RIP Bossie.... Miss you and love you.... We all do and always will

xxxxxxxxx


----------



## sullivan (Aug 29, 2008)

P.I.P little one have fun playing with all the other doggies up there. Hold on to the special memories. Sorry for your loss. Teresa


----------



## Guest (Jan 18, 2009)

So sorry for your loss. 

R.I.P Bossie xxxx


----------



## Guest (Jan 18, 2009)

Aw, I'm so sorry for your loss. R.I.P x x x


----------



## Vixie (Nov 17, 2007)

I'm so sorry for your loss, R.I.P Bossie xxxx


----------



## Guest (Jan 18, 2009)

RIP Bossie
May you run free at rainbow bridge until the humans you love so much are re-united with you
regards
DT


----------



## Topsy (Dec 29, 2008)

Thoughts and prayers for you

Rest in peace Bossie dog

Adele Adrian and Terence


----------



## Tigerneko (Jan 2, 2009)

RIP Bossie Dog!


----------



## KarenHSmith (Apr 20, 2008)

Soo sorry for your loss  RIP Bossie xx


----------



## pugsley Adams (Dec 30, 2008)

R.i.p-----------------


----------



## spenny (Dec 29, 2008)

Thank you every one for your kind thoughts......

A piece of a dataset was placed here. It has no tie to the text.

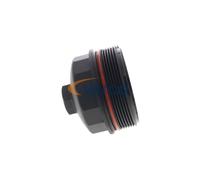 VAICO V20-2529 Oil filter housing cap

Though we have the 2 girls, the house seems so empty without him..... He was such a character.

His memory will live on forever


----------



## Katie&Cody (Dec 4, 2008)

Thinking of you sweetie.
xxx


----------



## Nina (Nov 2, 2007)

My prayers and thoughts are with you since I know only too well the pain that you are now feeling.

Take comfort in the fact that he is now at peace and although his life was short, they were lived in love and happiness.


----------